The TGIF team started by researching on the Internet how fossil fuels impact the environment, how to turn grease into biofuel and how biofuel can be used, said Lin, now a junior at Stanford University majoring in sociology.
She and her classmates developed an action plan that involved collecting waste cooking oil and refining and distributing biofuel.
“Age doesn’t matter as much as how much initiative you are willing to put in,” she said.
The group’s first step was to raise public awareness of the benefits of recycling waste cooking oil and grease, she said.
They asked the town council to install a waste cooking oil receptacle at a local transportation hub to make it more convenient for residents to recycle their oil and grease.
They also made presentations at elementary schools, encouraging other youngsters to try to convince their families to recycle their cooking oil.
With the help of their families and school, Lin and her friends managed to network with oil refiners, distributors and charities, which required them to develop good communication skills and problem-solving abilities, she said.

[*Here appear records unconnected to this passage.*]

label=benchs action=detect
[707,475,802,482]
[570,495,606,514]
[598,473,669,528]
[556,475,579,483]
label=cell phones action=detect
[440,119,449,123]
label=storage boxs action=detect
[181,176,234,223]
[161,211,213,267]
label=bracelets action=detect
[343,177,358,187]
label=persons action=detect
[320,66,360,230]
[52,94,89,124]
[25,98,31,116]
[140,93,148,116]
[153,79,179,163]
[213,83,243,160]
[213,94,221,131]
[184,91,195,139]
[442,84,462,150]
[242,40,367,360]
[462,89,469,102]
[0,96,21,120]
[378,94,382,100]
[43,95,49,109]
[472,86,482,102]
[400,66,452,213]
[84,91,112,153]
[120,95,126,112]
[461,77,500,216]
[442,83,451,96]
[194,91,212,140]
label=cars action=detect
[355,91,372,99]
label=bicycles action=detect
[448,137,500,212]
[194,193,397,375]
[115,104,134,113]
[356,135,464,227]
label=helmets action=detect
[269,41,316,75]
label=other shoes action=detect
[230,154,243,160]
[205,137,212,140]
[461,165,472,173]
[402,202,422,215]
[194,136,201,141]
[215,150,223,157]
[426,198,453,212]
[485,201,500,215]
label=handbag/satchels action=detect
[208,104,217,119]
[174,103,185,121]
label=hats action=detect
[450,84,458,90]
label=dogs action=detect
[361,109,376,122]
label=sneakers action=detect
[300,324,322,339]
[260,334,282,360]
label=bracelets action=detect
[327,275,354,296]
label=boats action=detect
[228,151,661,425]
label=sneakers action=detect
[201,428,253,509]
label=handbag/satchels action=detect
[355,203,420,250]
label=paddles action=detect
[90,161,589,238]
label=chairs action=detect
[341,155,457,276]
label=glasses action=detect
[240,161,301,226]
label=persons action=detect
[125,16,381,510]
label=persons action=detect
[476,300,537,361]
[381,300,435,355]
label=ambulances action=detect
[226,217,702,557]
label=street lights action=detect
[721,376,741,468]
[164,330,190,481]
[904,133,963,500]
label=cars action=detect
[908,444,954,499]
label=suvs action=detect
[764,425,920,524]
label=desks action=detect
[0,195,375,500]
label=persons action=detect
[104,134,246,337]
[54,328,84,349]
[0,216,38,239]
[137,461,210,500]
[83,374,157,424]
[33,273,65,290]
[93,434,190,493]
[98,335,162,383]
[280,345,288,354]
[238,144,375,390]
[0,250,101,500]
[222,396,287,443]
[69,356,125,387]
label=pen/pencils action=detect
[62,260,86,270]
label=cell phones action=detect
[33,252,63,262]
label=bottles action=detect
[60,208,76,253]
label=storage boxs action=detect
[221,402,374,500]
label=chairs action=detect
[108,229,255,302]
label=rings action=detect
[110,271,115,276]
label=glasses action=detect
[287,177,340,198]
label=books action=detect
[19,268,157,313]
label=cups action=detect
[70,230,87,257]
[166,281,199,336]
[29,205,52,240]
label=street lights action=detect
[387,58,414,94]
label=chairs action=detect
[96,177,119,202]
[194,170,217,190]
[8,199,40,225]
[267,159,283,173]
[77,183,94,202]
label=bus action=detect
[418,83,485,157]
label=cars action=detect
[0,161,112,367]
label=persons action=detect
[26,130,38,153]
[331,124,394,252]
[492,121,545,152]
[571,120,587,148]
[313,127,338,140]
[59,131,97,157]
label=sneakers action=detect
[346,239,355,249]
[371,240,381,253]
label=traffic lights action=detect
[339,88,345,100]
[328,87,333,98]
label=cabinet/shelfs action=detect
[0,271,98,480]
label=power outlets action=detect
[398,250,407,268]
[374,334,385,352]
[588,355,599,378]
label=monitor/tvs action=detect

One of the group’s biggest challenges was getting restaurants to participate, and only about 5 percent of the restaurants in her town initially joined the effort, she said.
In addition to providing the restaurants with information about the project, the group also came up with a plan to offer TGIF coupons to participating restaurants to boost their business, she said.
As the project took root and blossomed over the years, the group turned their attention to legislation, drafting a bill with the help of state legislators to mandate that all businesses recycle their used cooking oil.
In 2011, the group members testified at the Rhode Island State House during a hearing on the bill, which was eventually passed and took effect on Jan. 1, 2012.
Now in its 10th year, the TGIF project has turned 1.2 million liters of grease into 1 million liters of biodiesel valued at US$190,000, which has offset more than 1,814 tonnes of carbon-dioxide emissions.